**Consigne a:** Indiquez si chacune des affirmations suivantes concorde avec le texte sur Alicia Henry, en répondant par oui ou par non et en citant les mots décisifs du texte. (i) Les portraits d’Alicia Henry ont été exposés en Amérique et en Grande-Bretagne. (ii) Alicia Henry met en avant la dimension politique de son travail. (iii) Selon le texte, la mémoire finit par s’effacer.

**Texte présenté:**

Quelque chose de grave s’est passé. Difficile de dire si l’évènement date d’hier ou des mois qui précèdent. En tout cas, le visage de la personne en garde la trace. D’ailleurs, elle n’est pas la seule qui a traversé cet évènement. D’autres gens dans la rue, dans la ville, sont passés par là. Leurs figures portent une ombre, une expression particulière. C’est de cela que parle Alicia Henry. Ses portraits composites, cousus, rapiécés ont fait l’objet de nombreuses expositions en Amérique et plus récemment en Grande-Bretagne. Les critiques ont tous relevé cette expression de solitude qui marque les oeuvres, et peut-être plus. Comme si les visages gardaient subjectivement une sorte de cri, une souffrance. La mémoire ne s’efface pas. Elle imprime la chair au plus profond.

Quand on lui pose la question de son identité noire et du rapprochement avec son travail, Alicia Henry écarte la dimension politique. Mais elle rajoute aussi que d’exprimer aujourd’hui un corps noir a sûrement une résonance politique, c’est inévitable. Et elle évoque bien sûr ce qui se passe partout dans une Amérique qui tenaille un homme au sol et appuie sur sa gorge. Mais elle dit aussi que ces tableaux parlent de notre condition, au sein des groupes.

**Données de l’exercice:**
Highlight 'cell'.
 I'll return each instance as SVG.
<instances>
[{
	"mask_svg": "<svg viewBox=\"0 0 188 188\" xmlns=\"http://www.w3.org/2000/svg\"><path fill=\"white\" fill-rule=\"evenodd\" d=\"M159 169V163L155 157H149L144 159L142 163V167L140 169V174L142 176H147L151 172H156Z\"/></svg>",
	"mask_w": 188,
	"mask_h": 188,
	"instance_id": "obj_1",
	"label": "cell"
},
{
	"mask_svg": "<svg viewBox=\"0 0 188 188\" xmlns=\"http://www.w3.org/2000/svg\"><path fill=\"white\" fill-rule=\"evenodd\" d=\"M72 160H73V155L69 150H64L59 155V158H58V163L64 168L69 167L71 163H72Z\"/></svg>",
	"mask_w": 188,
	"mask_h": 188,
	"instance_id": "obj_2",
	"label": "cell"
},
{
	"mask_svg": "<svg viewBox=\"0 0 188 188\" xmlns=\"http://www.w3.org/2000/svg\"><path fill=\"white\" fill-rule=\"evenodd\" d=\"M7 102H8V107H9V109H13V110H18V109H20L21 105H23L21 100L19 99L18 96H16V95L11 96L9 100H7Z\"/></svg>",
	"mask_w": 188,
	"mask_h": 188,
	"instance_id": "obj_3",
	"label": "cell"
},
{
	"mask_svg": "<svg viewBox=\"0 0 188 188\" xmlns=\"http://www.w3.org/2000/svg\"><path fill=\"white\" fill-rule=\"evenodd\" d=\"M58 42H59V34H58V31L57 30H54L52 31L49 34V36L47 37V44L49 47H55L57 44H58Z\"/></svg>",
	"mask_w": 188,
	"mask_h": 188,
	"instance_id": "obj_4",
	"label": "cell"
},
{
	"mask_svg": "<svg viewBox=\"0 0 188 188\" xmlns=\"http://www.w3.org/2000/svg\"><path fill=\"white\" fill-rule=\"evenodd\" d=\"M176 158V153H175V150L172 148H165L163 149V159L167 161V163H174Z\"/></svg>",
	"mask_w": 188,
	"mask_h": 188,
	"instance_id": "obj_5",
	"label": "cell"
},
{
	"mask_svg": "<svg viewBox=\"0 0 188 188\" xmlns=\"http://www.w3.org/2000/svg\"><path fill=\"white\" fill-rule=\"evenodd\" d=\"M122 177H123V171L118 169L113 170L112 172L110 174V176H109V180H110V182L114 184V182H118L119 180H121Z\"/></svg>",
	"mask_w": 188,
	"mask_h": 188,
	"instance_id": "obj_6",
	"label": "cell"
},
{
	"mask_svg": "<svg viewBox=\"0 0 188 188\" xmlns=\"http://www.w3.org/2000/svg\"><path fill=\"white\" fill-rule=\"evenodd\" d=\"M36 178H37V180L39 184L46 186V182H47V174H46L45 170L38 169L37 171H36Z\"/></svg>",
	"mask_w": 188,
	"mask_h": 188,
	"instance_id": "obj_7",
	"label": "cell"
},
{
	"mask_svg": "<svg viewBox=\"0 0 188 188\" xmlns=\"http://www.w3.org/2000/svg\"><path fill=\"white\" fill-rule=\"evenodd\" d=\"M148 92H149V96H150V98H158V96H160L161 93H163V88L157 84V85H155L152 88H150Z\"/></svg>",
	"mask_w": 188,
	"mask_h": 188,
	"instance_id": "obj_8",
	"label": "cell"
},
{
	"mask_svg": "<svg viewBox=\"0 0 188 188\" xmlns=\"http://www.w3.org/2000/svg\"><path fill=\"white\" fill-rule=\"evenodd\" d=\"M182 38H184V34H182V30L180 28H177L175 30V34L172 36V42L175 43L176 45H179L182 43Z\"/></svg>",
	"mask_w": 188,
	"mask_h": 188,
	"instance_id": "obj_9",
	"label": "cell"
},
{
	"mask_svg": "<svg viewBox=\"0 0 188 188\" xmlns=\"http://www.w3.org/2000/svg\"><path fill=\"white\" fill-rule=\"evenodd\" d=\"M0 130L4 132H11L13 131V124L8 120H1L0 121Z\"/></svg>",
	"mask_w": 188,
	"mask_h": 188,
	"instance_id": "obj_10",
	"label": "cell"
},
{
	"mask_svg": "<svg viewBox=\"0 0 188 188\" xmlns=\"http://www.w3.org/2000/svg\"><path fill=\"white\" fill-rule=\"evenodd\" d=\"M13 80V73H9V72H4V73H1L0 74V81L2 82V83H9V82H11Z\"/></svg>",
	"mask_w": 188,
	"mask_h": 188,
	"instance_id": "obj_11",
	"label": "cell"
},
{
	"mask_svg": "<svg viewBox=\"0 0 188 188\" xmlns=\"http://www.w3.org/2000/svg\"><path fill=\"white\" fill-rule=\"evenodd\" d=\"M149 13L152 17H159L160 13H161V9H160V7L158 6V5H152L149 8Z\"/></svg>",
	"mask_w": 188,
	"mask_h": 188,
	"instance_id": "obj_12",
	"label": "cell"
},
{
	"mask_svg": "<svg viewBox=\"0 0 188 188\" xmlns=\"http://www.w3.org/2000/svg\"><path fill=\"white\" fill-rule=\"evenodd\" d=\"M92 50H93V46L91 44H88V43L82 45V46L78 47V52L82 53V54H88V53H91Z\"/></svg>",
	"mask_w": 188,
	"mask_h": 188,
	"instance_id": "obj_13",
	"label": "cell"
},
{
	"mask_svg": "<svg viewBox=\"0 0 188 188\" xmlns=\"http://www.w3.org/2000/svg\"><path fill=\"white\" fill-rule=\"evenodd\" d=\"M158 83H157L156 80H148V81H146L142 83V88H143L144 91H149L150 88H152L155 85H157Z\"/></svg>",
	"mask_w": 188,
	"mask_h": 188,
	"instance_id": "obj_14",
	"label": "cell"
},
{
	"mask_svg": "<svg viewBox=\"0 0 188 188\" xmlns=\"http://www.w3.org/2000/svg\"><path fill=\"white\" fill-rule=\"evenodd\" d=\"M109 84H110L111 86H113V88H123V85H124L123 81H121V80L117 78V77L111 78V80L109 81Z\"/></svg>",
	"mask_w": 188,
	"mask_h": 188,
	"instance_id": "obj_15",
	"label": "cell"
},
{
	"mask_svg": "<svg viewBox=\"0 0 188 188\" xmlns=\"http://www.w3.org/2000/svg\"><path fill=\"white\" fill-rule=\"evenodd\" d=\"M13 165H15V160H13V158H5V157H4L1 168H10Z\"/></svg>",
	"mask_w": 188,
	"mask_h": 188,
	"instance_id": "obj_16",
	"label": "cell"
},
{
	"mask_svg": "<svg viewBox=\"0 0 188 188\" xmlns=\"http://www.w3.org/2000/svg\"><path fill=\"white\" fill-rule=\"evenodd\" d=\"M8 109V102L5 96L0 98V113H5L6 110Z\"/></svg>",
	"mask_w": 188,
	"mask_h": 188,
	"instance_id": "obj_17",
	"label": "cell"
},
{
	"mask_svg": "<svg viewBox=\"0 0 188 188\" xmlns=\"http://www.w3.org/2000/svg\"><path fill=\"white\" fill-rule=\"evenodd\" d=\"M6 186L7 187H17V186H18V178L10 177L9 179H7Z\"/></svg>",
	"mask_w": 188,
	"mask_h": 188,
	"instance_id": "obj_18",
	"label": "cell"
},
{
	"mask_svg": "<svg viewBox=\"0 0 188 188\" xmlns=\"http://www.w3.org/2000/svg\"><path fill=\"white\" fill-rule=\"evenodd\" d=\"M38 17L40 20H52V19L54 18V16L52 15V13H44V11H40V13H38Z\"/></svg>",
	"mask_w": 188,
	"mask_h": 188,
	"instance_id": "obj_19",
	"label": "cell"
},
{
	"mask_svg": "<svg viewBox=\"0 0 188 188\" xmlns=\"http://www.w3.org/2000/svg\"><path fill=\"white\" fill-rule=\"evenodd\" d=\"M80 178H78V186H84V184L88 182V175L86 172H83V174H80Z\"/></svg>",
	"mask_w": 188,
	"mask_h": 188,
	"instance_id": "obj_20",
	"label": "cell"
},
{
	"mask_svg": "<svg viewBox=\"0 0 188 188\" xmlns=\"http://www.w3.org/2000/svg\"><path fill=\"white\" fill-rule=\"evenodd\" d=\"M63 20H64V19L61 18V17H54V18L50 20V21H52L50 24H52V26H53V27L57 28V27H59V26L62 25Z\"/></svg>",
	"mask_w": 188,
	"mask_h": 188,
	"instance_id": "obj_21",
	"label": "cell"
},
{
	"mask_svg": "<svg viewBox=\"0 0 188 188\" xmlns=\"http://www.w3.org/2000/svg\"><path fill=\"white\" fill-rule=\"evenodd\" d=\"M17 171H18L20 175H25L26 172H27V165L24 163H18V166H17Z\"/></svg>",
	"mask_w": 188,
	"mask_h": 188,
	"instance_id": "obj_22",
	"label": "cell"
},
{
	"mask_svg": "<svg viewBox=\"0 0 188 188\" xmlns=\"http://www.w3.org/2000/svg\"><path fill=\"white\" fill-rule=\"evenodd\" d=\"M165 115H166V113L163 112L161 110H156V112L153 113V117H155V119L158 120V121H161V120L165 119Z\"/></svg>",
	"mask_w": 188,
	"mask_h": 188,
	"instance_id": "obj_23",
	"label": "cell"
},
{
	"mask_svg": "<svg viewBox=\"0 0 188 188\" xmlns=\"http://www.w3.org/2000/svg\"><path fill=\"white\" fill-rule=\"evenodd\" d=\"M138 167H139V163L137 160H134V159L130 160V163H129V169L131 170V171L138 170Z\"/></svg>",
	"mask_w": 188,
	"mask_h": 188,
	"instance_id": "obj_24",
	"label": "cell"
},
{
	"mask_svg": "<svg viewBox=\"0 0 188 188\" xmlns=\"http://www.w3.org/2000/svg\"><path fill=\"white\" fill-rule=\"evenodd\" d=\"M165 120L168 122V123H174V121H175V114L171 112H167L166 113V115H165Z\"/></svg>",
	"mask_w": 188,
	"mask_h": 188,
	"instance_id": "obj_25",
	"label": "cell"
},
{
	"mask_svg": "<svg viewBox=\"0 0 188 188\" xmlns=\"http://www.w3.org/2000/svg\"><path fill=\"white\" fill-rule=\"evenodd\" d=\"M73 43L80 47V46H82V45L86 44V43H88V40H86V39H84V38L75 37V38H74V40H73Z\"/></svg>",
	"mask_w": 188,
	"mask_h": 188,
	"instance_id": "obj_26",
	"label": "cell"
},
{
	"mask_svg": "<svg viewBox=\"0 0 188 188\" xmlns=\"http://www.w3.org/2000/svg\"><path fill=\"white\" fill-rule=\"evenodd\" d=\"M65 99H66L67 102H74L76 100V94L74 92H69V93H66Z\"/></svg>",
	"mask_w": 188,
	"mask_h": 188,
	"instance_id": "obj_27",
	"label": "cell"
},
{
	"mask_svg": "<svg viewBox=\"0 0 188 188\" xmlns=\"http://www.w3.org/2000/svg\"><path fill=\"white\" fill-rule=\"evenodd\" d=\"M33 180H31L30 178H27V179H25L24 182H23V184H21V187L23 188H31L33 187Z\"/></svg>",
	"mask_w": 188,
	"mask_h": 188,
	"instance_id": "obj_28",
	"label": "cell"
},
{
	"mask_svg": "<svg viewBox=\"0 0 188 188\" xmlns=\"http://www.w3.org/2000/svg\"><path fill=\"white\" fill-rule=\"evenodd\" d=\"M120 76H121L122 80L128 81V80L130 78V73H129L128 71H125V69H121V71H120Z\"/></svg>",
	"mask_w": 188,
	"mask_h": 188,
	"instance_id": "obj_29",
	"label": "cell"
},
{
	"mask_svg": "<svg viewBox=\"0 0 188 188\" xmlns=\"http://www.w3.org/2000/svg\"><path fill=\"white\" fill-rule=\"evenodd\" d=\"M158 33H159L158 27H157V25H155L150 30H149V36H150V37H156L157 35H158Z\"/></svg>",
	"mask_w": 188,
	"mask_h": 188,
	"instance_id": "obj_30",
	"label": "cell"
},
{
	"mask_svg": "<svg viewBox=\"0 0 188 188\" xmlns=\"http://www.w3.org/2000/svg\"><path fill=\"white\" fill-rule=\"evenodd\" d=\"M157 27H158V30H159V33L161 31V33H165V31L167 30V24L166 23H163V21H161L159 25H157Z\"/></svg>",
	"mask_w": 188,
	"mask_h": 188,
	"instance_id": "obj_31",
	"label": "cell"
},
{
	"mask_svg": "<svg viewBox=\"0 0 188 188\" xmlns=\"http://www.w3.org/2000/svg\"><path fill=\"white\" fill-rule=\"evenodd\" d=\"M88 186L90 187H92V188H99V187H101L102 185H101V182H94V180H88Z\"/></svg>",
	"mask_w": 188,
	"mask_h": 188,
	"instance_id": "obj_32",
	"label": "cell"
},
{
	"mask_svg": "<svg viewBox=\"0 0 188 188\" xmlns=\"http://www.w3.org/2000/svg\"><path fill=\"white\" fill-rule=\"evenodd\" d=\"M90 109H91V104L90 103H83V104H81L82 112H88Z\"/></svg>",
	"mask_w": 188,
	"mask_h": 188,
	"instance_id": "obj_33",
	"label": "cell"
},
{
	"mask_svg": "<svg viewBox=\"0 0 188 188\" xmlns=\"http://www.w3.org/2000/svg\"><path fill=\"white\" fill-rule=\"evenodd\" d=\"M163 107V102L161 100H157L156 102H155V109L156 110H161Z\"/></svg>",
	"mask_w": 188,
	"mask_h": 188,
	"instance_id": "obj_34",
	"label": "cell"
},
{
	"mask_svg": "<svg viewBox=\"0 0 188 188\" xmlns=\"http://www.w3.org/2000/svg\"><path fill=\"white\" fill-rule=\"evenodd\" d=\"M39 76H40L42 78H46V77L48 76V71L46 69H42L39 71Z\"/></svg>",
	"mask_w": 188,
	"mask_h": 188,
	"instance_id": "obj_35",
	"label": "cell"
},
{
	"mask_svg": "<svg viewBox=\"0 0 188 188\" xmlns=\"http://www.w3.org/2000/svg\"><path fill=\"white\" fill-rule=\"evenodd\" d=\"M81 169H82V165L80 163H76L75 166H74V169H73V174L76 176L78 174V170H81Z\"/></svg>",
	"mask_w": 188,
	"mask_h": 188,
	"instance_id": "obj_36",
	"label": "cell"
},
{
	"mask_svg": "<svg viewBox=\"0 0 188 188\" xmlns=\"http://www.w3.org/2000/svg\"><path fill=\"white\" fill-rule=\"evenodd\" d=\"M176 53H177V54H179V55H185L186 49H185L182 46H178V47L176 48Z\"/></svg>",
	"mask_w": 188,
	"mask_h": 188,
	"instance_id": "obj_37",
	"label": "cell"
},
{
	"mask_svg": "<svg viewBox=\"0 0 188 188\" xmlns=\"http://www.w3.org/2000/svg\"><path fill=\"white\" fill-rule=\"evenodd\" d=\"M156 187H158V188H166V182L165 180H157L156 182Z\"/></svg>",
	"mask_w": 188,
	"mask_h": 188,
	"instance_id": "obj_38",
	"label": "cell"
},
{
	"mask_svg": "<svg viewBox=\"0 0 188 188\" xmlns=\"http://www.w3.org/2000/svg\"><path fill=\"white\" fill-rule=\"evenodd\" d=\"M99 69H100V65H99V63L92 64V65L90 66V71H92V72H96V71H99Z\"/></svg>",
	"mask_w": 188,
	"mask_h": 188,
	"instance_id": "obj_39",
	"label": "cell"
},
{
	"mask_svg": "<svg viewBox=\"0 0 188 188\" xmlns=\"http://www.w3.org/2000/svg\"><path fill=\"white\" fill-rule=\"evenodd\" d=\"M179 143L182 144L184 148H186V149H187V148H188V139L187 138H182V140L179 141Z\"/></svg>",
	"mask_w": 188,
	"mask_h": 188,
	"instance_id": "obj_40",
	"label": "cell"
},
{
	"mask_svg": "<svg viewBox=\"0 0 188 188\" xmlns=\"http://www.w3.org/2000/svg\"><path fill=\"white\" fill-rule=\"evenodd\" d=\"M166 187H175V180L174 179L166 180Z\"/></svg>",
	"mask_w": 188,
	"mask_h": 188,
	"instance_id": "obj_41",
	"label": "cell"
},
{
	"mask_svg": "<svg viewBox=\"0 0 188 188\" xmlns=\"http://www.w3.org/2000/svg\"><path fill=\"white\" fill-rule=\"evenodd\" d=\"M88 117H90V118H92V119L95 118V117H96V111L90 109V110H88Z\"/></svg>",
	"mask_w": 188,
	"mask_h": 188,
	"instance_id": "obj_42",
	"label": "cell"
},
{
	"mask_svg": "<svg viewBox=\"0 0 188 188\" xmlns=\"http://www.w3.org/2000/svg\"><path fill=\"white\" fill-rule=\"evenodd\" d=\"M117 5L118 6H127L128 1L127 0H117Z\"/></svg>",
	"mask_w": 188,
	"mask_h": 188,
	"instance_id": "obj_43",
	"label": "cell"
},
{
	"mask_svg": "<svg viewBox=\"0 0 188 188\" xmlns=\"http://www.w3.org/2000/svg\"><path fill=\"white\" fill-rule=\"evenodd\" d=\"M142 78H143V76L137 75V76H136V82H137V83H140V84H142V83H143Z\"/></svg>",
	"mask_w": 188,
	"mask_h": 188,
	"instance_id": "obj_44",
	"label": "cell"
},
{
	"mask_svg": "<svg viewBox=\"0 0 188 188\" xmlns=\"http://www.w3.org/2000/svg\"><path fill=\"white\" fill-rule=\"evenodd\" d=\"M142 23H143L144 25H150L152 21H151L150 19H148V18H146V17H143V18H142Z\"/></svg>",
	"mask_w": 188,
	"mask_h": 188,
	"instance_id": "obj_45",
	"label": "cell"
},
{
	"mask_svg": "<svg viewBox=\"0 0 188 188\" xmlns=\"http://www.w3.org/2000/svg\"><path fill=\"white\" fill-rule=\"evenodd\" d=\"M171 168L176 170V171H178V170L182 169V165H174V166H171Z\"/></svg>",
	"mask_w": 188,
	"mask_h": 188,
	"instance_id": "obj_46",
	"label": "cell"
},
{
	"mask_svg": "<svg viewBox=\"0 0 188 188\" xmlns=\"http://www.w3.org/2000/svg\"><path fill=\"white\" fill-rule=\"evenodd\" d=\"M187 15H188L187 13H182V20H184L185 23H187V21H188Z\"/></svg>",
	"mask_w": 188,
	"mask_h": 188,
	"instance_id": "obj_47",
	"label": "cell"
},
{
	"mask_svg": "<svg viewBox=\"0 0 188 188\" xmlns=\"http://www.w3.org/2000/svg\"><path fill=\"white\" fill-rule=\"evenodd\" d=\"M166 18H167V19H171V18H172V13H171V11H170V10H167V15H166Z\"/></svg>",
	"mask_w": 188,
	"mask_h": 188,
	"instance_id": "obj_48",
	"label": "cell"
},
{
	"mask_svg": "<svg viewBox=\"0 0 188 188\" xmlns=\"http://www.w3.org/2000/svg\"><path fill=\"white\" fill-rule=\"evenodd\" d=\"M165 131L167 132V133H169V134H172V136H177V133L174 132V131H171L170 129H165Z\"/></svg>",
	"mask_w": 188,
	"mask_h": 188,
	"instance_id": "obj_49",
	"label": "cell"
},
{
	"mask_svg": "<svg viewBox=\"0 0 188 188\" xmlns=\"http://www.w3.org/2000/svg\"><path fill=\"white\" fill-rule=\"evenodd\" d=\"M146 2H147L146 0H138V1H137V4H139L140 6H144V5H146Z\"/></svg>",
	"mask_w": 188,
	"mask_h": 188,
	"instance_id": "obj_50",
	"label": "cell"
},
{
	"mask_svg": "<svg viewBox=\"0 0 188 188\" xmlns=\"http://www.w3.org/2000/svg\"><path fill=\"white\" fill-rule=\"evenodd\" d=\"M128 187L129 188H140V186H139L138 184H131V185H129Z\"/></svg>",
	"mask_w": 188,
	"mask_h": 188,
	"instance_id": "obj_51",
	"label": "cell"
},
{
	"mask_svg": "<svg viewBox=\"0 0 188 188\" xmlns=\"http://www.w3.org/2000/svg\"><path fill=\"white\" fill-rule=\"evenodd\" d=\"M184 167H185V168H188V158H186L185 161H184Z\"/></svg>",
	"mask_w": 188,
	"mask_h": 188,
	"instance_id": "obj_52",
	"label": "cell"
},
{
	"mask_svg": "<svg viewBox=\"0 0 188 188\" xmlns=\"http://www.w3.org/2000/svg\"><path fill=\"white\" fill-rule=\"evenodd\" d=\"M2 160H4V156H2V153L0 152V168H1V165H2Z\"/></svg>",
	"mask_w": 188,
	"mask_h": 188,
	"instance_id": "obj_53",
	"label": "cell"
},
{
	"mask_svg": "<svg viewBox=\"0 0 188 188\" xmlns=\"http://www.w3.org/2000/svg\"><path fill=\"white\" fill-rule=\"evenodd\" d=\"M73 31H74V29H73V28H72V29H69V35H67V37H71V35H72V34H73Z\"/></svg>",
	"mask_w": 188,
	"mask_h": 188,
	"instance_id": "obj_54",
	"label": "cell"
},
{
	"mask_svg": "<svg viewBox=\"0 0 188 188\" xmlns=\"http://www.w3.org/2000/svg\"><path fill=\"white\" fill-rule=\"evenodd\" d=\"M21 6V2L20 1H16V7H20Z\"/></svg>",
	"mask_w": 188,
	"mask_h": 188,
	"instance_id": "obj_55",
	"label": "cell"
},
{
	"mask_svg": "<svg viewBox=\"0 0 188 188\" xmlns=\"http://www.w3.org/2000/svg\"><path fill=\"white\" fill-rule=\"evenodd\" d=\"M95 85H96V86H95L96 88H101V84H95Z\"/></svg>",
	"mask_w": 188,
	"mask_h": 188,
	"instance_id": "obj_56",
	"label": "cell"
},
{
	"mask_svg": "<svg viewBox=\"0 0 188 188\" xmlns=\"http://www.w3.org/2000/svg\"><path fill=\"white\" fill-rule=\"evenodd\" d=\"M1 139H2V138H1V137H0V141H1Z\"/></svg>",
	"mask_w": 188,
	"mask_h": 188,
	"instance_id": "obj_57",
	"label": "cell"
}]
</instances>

**Consigne b:** Modifiez les lignes des données, de la première jusqu’à celle qui contient « 169V163L155 157H149L144 159L142 » comprise, en remplaçant « Highlight » par « Outline », et redonnez uniquement ces lignes sans aucun autre changement.

**Réponse a:**
(i) Oui : « ont fait l’objet de nombreuses expositions en Amérique et plus récemment en Grande-Bretagne ».
(ii) Non : « Alicia Henry écarte la dimension politique ».
(iii) Non : « La mémoire ne s’efface pas. »

**Réponse b:**
Outline 'cell'.
 I'll return each instance as SVG.
<instances>
[{
	"mask_svg": "<svg viewBox=\"0 0 188 188\" xmlns=\"http://www.w3.org/2000/svg\"><path fill=\"white\" fill-rule=\"evenodd\" d=\"M159 169V163L155 157H149L144 159L142 163V167L140 169V174L142 176H147L151 172H156Z\"/></svg>",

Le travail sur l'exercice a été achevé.